Chris Christie’s strategy for killing public transit: Lies, lies, and lies
You may remember that Chris Christie — our most favoritest governor of New Jersey — ripped the beating heart out of a N.Y.C.-Jersey transit project that public officials had only been planning for since, oh, 1995. At the time, he said the project would cost New Jersey too much. But guess what? He lied about the costs, according to a new report from the Government Accountability Office (GAO).
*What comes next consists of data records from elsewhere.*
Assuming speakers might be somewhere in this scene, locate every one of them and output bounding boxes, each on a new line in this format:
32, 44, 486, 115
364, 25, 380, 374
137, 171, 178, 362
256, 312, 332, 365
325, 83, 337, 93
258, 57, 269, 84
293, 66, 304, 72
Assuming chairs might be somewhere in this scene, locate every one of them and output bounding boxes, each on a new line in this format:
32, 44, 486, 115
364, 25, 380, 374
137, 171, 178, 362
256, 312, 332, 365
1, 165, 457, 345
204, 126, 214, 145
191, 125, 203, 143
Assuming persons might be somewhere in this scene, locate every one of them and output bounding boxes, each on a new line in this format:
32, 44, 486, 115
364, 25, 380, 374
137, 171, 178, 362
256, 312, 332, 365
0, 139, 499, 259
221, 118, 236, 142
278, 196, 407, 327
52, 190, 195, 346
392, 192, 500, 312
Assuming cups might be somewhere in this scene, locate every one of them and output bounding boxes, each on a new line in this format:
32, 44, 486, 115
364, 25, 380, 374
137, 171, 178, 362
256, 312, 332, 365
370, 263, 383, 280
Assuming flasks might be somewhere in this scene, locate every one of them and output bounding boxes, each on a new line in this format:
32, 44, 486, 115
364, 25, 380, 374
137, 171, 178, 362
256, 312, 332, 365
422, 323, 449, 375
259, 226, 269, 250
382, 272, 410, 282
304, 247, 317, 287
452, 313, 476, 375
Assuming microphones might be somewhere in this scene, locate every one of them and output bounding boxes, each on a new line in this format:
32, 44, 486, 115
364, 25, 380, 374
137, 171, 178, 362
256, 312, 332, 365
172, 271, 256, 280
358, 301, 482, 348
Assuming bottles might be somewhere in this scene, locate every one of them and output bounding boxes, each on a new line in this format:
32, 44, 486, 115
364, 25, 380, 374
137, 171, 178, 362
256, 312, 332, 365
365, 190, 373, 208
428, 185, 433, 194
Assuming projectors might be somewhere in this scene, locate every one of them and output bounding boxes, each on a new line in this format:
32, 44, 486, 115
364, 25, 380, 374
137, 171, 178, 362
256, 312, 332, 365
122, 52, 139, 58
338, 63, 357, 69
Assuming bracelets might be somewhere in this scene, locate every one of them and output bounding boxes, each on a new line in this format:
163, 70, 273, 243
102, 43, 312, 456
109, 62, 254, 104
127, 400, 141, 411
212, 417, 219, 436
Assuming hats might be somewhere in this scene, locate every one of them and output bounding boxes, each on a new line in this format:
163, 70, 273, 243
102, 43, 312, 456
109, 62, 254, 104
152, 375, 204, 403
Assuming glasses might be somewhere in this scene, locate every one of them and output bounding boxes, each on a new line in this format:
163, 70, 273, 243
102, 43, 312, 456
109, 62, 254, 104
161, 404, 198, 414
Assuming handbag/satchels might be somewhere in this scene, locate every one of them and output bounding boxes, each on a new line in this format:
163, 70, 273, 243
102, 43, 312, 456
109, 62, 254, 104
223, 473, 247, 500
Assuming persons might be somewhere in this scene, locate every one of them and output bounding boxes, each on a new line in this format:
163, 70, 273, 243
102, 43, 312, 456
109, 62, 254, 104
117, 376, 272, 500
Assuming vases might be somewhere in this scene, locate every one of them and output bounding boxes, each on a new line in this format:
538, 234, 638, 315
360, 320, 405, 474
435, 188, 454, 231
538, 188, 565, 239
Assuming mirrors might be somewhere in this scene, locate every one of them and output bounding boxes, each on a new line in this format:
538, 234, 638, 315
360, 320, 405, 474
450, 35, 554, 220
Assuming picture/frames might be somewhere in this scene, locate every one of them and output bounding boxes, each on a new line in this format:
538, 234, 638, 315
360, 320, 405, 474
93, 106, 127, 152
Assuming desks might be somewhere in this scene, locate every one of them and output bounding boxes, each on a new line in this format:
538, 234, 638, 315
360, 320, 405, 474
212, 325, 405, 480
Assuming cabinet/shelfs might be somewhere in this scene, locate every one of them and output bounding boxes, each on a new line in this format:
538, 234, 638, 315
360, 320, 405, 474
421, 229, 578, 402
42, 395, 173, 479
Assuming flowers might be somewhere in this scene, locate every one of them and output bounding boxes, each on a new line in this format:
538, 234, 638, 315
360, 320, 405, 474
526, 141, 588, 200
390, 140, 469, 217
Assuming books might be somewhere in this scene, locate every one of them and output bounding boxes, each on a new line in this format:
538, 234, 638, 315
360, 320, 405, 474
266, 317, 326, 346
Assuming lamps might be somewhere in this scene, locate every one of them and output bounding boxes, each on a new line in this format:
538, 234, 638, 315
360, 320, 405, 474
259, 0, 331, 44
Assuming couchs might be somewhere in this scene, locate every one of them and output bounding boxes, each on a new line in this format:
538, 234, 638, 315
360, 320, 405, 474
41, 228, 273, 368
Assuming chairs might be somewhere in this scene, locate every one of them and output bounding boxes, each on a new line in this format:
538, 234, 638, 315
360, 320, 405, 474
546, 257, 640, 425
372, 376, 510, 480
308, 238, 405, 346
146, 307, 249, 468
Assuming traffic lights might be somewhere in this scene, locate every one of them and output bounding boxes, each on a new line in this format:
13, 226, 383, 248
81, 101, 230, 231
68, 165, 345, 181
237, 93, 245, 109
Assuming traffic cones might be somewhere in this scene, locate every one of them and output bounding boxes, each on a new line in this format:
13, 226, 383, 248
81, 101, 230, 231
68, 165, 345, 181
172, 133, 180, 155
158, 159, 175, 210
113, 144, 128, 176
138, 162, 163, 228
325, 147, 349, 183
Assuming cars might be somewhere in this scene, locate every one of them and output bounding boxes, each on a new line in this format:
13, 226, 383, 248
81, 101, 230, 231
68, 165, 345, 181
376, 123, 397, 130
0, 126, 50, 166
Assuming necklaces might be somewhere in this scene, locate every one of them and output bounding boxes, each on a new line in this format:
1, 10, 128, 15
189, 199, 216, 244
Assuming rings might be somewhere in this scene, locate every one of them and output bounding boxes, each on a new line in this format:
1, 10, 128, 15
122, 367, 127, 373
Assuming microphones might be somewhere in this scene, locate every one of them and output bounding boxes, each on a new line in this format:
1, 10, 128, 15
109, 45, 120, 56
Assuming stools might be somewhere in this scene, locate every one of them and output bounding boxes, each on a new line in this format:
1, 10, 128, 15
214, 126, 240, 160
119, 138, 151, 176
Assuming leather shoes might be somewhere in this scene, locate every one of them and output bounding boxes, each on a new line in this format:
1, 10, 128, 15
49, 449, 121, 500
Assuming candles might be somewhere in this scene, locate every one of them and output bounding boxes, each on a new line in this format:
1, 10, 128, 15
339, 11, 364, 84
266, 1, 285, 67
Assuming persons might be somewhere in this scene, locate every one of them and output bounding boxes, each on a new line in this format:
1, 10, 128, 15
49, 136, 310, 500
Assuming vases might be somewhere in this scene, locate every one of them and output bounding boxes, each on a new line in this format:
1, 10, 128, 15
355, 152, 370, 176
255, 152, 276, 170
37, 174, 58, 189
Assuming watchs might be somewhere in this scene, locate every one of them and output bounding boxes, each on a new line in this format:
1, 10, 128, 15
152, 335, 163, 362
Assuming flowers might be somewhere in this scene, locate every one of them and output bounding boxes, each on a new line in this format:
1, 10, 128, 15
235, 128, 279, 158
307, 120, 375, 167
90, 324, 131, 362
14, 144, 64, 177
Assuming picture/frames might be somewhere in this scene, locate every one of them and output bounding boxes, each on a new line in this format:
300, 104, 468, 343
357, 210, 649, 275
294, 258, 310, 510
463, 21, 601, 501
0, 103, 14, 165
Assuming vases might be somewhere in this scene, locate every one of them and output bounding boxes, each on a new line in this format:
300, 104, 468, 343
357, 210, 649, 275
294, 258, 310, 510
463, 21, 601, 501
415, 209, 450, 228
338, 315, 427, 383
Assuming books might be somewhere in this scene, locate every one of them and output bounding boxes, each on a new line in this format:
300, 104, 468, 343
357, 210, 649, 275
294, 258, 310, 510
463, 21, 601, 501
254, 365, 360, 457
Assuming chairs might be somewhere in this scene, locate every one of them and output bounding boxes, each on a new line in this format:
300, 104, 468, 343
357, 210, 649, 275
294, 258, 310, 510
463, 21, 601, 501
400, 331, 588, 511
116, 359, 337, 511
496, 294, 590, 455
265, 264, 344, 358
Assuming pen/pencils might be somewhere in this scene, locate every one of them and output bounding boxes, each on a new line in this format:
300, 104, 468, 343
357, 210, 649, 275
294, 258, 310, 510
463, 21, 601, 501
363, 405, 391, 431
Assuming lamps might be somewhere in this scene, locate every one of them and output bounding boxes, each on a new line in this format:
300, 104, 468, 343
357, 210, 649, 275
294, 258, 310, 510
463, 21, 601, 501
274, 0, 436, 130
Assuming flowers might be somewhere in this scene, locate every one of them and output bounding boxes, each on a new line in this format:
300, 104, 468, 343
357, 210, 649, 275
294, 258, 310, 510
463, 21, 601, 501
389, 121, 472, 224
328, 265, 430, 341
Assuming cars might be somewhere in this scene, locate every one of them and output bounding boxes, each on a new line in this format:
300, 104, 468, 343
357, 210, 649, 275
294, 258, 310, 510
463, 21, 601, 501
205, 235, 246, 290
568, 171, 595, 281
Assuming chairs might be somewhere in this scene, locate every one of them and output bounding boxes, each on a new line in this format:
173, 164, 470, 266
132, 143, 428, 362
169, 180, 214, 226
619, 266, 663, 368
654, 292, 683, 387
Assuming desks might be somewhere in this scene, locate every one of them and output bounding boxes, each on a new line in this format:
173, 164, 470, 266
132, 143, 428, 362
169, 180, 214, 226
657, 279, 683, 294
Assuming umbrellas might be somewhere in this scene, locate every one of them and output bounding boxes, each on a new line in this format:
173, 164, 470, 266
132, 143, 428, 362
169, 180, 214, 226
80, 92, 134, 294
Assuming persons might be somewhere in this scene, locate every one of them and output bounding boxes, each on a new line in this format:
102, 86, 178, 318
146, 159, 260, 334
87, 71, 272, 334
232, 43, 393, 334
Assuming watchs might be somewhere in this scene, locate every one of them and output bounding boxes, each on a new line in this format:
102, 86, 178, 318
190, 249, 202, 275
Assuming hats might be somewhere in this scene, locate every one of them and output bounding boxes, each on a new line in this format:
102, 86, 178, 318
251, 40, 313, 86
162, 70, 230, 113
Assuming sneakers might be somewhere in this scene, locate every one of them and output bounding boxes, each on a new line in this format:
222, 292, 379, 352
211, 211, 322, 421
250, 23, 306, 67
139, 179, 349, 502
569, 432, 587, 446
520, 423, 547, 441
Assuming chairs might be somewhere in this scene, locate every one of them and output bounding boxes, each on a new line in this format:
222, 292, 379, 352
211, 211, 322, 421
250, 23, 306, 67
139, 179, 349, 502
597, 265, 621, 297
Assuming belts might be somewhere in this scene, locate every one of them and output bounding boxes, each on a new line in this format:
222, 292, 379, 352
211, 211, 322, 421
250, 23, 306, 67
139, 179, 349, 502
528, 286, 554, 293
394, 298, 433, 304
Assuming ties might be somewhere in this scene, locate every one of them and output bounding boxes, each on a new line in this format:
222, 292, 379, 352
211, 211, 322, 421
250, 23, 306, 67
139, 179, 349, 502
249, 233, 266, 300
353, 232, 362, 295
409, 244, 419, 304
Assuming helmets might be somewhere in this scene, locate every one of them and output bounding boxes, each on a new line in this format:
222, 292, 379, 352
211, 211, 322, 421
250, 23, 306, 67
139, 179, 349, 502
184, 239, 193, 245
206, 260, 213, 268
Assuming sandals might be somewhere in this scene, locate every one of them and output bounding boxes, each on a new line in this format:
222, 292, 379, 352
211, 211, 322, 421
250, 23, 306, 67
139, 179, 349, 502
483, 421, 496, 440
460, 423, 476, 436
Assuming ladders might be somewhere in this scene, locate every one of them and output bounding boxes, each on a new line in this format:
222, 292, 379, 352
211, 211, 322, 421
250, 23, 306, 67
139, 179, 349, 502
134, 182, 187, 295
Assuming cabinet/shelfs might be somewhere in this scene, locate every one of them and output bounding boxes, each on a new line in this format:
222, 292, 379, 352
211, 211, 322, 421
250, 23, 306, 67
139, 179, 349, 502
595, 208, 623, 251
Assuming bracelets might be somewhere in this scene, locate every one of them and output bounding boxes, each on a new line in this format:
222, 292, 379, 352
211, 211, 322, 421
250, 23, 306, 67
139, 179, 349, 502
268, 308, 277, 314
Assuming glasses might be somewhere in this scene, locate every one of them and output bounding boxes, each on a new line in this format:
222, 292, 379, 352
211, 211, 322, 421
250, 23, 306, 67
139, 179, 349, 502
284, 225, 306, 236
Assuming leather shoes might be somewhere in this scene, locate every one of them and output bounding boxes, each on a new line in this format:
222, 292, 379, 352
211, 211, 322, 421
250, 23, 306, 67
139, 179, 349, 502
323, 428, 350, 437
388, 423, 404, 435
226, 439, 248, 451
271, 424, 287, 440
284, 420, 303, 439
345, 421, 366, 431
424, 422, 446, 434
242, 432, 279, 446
The GAO called Christie out on making up his “facts.” Christie said state transportation officials had revised project costs upwards to more than $14 billion. But nope, their estimates were under $10 billion, just like they always had been. He also said New Jersey would shoulder 70 percent of costs. The actual number? 14.4 percent. And Christie also claimed his state would have to pay for 100 percent of cost overruns. The actual deal hadn’t been closed yet, and the federal government had made offers to take on some of the costs.
The charitable explanation: Chris Christie needs remedial math lessons. The more likely explanation: The guv lied through his teeth in order to scratch a perfectly good public transit project for ideological reasons.
Tens of thousands of human beings cross the Hudson River every day using public transit. Demand for that trip is supposed to grow by more than a third in the next 20 years. And the congestion doesn’t just affect commuters leaving N.Y.C. for Jersey every day; as the New York Times points out, this is going to make the life of anyone who ever takes an Amtrak Northeast Corridor train more hellish.
Now, Amtrak and New Jersey trains share two 100-year-old single-track tunnels under the Hudson. As the report notes, those tracks now operate at capacity.
So any time your train to Boston/D.C./Philadelphia is delayed in the next two decades, feel free to curse Chris Christie.